Ignis e Tenebrae
by Absol Master
Summary: They are Light. Like all light, they seek to destroy darkness. They came today to burn my home to the ground - for I am Darkness. I am the shadow of which they have vowed to purge the world. (But Light's always good, isn't it...?)


**A/N that's longer than it _should_ be:**

So, now, three days from the 'A' levels, here I am with a new fanfic.

Why the post? I read something on _Aegis: Fragments_, the author's reply to a query (yes, I stalk things). About the slowing of the fandom and matters we can barely change and all the authors going inactive save a handful.

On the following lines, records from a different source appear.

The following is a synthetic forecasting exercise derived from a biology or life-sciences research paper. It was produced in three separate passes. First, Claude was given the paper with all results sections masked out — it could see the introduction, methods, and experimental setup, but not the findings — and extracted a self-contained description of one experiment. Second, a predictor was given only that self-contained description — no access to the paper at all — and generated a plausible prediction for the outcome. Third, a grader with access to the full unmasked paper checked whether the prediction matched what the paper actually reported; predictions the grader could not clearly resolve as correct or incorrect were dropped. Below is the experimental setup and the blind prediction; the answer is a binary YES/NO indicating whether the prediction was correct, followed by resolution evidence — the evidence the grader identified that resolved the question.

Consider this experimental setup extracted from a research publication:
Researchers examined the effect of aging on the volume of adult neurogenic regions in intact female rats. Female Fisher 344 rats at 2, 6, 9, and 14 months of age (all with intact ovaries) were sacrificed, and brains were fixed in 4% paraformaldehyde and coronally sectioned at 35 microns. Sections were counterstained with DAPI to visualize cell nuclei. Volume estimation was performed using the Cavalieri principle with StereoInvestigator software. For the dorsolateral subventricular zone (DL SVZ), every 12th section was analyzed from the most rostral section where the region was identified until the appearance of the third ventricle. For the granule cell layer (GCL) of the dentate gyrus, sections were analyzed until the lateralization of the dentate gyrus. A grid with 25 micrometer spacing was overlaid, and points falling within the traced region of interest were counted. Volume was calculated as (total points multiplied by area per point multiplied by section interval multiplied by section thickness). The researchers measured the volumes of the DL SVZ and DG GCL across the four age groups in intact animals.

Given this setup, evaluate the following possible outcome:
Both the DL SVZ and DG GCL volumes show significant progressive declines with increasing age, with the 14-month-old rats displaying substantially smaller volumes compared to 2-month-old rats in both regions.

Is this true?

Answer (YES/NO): NO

I know I've seemed inactive. Dead. For the most part I am. **1)** My parents banned me from Mapling these two years, and as a result the storyline has lost me. **2)** Simultaneously I decided I'd start working hard on my studies, which has left me little time to write in the first place. **3)** Also, with an original story ascending from the depths of my consciousness to claim me and **4)** a lack of continual engagement with Maple thanks to the ban, **5)** I've lost much interest in writing Maple fanfic.

Even then I feel I owe this fan fiction archive much. Not least for the immense good it has done my writing (read my first Maple oneshot _Hands of the Clock_, and you'll get an idea just how much I've improved since—or even better, _Darkness in the Heart. _Snerk). It has helped me put out my very first 200,000+ word story. It's _completely_ responsible for my General Paper and Literature results. Heck, it's even gotten me fans in school (fan_atics, _not ceiling fans).

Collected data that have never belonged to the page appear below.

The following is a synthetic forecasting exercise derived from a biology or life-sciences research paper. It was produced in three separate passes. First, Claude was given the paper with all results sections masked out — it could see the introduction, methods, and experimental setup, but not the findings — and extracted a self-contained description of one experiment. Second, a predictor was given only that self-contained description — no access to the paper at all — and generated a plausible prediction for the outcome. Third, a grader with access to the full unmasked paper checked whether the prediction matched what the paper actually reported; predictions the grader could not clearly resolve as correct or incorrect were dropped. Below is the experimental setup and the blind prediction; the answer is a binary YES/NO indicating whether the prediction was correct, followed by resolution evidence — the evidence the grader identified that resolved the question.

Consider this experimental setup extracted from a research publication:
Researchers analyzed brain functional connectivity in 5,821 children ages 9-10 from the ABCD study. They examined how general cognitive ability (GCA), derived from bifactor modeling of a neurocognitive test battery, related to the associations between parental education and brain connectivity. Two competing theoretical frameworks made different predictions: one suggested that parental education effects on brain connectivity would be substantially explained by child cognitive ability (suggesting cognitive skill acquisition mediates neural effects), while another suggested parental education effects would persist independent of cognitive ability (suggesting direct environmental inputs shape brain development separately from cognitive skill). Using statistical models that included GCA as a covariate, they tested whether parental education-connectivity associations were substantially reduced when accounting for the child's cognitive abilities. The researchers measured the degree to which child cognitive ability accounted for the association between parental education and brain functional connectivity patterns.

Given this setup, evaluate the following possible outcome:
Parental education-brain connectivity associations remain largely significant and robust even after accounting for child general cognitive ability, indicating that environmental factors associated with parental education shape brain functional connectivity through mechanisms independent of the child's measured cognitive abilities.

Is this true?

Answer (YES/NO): YES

(Speaking of 200,000 word stories, what's happened to OTDOTS? For those actually interested—there's one chapter to go. And to give up at the penultimate chapter is every kind of stupid. I've loved this story too much to abandon it at _any_ point, though unfortunately I've not been able to write as much of it as I'd like. It's probably the first thing I'll do once these damn exams are over, in any case.)

So—for reasons expounded upon in the sappy paragraph above—I believe it's not right for me to be abandoning ship at this point, especially with some unposted work with me, including my most prided Maple oneshot to date (_L'Isle Joyeuse_). We're mostly familiar with the downward trend that began since Kal Ancalas started posting once a year; I was not here in the archive's heyday (yes, I boarded a sinking ship), but I have gone on my archaeological digs and unearthed all sorts of old wonders that should never have been allowed to vanish from sight in the first place. To those upset about the slowing of this archive, there's great old fics to pick up, and the best thing is that most of them are finished. (Or abandoned. Meh.)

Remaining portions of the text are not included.